Characterization of mouse SSCs and FGSCs. (a) RT-RCR analysis of germline stem cell markers in SSCs and FGSCs. M, 250 bp DNA maker; lane 1, SSCs; lane 2, FGSCs; lane 3, no template control. (b) The SSCs was detected by immunofluorescence analysis with the antibodies against GFRA1 and OCT4. Scale bars: 10 μm. (c) The FGSCs was detected by immunofluorescence analysis with the antibodies against GFRA1 and OCT4. Scale bars: 10 μm.

RNA extraction, cDNA library establishment, and Illumina sequencing

Total RNA was extracted from SSCs and FGSCs using Trizol reagent (Invitrogen, CA, USA), following the manufacturer’s protocol, and the RNA integrity number (RIN) was determined to evaluate RNA integrity using an Agilent Bioanalyzer 2100 (Agilent Technologies, Santa Clara, CA, USA). Ribosomal RNA was removed from total RNA to maximize the retention of all ncRNA. The obtained RNA was randomly cut into short fragments, and then this fragmented RNA was used as a template to synthesize the first strand of cDNA using random hexamers.

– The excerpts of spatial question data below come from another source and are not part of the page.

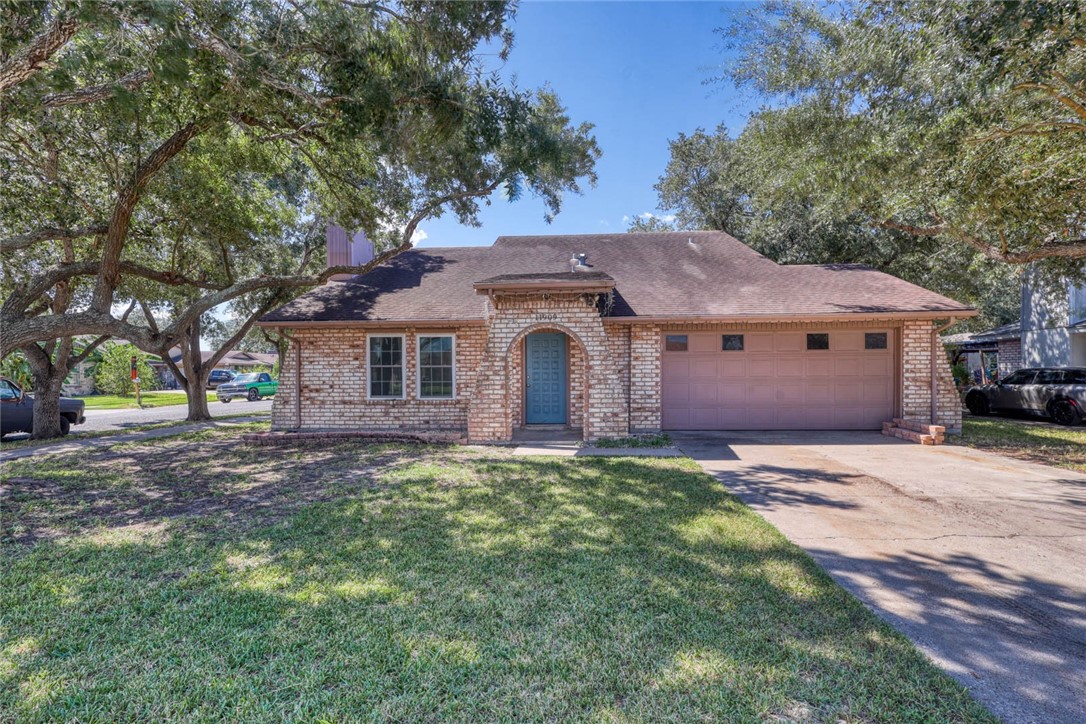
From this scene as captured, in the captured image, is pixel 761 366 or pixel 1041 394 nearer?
pixel 761 366

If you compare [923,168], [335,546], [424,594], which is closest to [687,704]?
[424,594]

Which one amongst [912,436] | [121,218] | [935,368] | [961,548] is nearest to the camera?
[961,548]

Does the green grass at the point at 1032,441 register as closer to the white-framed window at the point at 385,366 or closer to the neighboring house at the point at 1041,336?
the neighboring house at the point at 1041,336

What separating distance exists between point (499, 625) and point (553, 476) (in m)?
3.69

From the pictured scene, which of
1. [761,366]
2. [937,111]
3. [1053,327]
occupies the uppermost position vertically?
[937,111]

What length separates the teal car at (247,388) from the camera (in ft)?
84.3

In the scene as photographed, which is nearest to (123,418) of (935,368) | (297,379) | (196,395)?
(196,395)

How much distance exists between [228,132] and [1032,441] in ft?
54.6

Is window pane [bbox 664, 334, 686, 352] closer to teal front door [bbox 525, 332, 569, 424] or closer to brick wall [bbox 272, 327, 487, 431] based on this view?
teal front door [bbox 525, 332, 569, 424]

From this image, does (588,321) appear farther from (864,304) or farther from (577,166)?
(864,304)

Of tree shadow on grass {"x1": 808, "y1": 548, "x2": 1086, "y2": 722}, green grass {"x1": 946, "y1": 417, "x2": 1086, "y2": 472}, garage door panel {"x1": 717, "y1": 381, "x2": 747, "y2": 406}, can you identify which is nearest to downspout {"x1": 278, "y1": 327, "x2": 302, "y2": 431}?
garage door panel {"x1": 717, "y1": 381, "x2": 747, "y2": 406}

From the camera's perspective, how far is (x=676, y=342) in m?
10.6

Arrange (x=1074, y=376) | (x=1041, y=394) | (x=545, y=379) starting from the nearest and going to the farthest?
(x=545, y=379), (x=1074, y=376), (x=1041, y=394)

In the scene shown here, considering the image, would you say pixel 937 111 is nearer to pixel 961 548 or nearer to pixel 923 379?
pixel 961 548
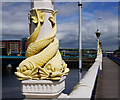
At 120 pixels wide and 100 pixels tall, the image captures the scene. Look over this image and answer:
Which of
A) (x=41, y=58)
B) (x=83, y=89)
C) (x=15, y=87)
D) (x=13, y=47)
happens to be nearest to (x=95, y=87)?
(x=83, y=89)

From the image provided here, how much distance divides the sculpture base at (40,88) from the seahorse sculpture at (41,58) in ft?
0.25

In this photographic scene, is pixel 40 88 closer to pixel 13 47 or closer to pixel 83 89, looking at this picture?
pixel 83 89

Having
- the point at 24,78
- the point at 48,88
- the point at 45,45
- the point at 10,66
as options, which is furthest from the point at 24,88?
the point at 10,66

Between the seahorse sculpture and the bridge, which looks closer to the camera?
the seahorse sculpture

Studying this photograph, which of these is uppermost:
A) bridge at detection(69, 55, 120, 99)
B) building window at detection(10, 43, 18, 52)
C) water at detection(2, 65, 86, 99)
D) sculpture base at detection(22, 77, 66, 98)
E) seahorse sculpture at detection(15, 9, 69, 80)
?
building window at detection(10, 43, 18, 52)

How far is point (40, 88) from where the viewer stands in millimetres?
2855

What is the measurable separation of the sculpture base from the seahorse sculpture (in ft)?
0.25

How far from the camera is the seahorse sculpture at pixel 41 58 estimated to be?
2898mm

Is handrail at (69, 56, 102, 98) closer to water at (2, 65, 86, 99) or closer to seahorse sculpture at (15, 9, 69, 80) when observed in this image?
seahorse sculpture at (15, 9, 69, 80)

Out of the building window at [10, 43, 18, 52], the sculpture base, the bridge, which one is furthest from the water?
the building window at [10, 43, 18, 52]

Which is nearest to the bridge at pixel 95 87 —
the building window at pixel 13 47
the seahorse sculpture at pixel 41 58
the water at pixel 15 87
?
the seahorse sculpture at pixel 41 58

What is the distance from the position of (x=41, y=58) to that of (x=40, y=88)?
0.49m

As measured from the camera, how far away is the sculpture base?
2822 millimetres

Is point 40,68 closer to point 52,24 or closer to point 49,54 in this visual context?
point 49,54
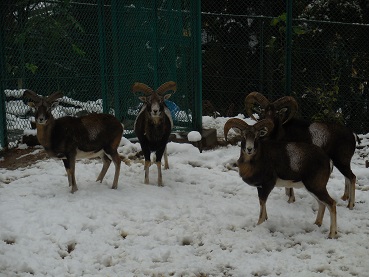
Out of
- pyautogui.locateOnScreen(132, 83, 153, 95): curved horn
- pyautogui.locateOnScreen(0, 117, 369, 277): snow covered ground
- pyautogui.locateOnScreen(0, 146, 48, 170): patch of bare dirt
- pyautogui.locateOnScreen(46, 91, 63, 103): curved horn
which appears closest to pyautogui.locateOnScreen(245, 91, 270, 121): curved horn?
pyautogui.locateOnScreen(0, 117, 369, 277): snow covered ground

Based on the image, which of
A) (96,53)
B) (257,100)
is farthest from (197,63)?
(257,100)

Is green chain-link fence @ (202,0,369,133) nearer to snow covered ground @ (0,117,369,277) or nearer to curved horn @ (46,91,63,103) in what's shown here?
snow covered ground @ (0,117,369,277)

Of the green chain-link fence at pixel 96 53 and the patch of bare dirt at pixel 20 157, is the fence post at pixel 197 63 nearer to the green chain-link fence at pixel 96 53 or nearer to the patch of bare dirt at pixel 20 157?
the green chain-link fence at pixel 96 53

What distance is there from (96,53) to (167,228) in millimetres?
4769

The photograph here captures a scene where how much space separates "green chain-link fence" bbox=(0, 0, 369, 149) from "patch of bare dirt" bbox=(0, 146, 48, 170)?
54 cm

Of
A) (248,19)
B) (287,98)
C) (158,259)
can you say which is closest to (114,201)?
(158,259)

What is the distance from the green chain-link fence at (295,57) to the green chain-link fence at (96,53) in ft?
5.14

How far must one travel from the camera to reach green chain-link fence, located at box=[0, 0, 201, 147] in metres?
11.3

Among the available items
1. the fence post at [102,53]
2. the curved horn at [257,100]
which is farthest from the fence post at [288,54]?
the fence post at [102,53]

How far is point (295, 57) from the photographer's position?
12.9 meters

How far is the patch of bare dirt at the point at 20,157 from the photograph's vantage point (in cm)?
1045

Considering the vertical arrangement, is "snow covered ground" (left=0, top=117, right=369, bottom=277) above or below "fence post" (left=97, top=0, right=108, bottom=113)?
below

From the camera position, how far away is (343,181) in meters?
9.70

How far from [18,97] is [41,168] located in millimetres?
1755
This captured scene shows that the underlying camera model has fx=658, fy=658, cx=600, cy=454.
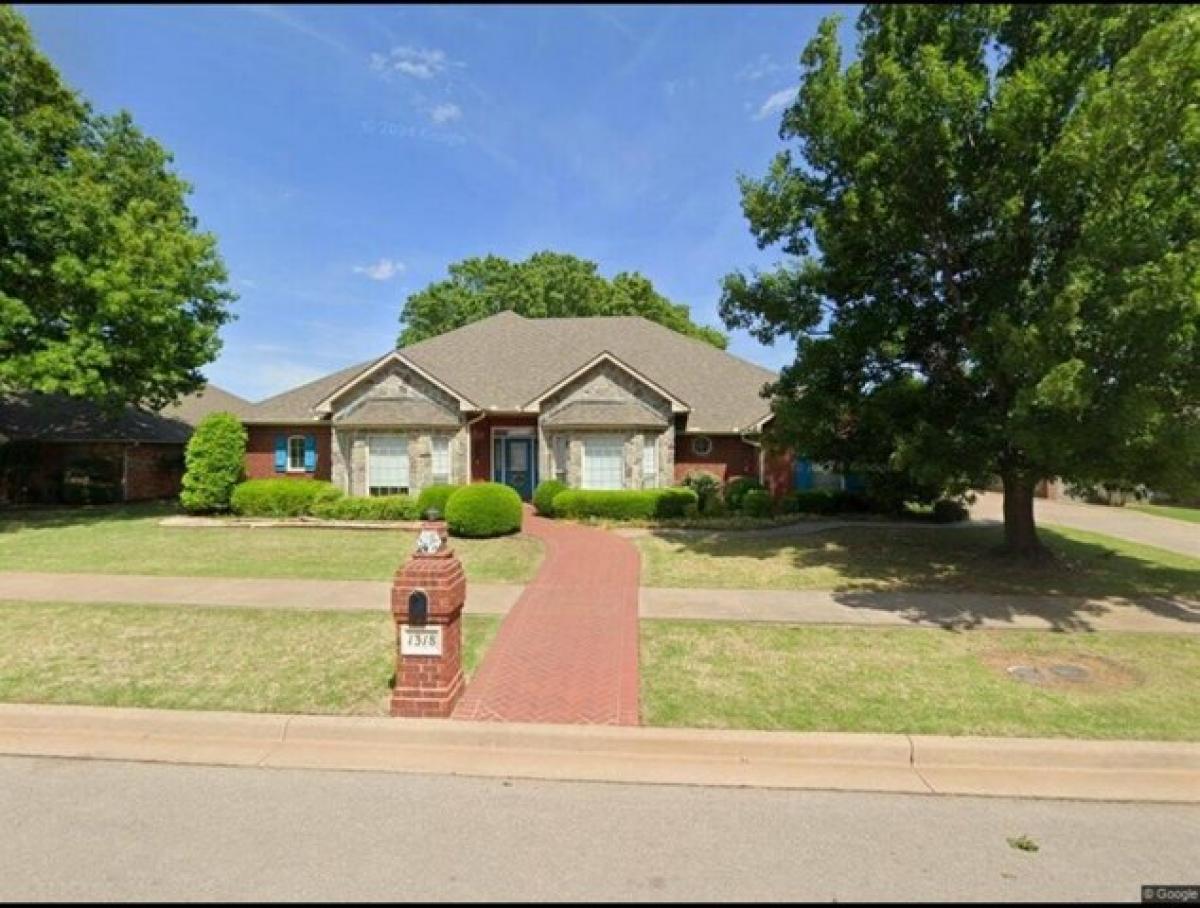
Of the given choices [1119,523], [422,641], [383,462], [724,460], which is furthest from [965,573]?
[383,462]

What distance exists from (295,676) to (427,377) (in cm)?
1531

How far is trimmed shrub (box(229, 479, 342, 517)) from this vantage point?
709 inches

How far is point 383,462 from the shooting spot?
68.2 ft

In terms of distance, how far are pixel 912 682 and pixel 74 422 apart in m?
30.2

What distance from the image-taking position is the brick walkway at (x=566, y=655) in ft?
18.7

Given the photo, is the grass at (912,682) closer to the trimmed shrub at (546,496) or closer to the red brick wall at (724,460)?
the trimmed shrub at (546,496)

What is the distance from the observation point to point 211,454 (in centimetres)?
1853

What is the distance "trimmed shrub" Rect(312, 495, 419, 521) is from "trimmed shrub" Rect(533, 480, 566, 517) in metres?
3.57

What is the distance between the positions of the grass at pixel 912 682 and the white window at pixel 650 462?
11852 mm

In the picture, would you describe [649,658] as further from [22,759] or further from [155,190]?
[155,190]

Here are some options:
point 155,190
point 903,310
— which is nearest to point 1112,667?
point 903,310

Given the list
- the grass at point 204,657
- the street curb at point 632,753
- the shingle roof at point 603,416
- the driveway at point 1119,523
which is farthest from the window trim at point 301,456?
the driveway at point 1119,523

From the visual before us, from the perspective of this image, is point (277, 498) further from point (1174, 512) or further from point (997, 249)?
point (1174, 512)

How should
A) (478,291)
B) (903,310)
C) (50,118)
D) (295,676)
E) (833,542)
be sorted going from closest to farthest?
1. (295,676)
2. (903,310)
3. (833,542)
4. (50,118)
5. (478,291)
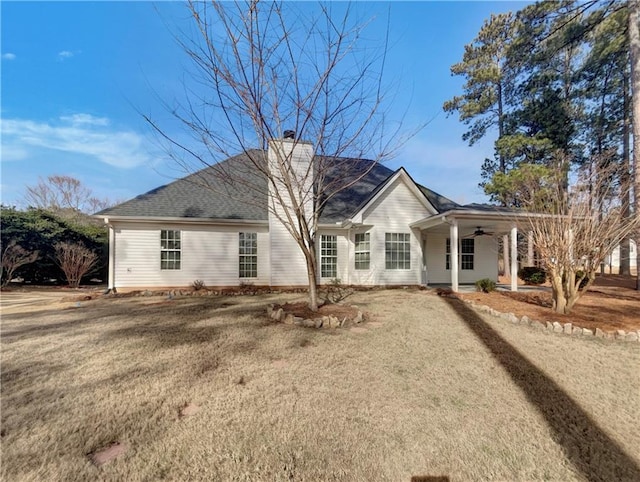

The second strand was synthesized by adding buffer, dNTPs, RNase H, and DNA polymerase I. After purification using the QiaQuick PCR kit, end repair with EB buffer, single nucleotide A (adenine) addition, and connection with adapters, the second strand was finally degraded using uracil-N-glycosylase (UNG)23. Then, agarose gel electrophoresis was used to select fragment size. The suitable fragments were selected as templates for PCR amplification. Finally, a sequencing library was constructed and sequenced using the Illumina HiSeq 2000 platform (Table 1).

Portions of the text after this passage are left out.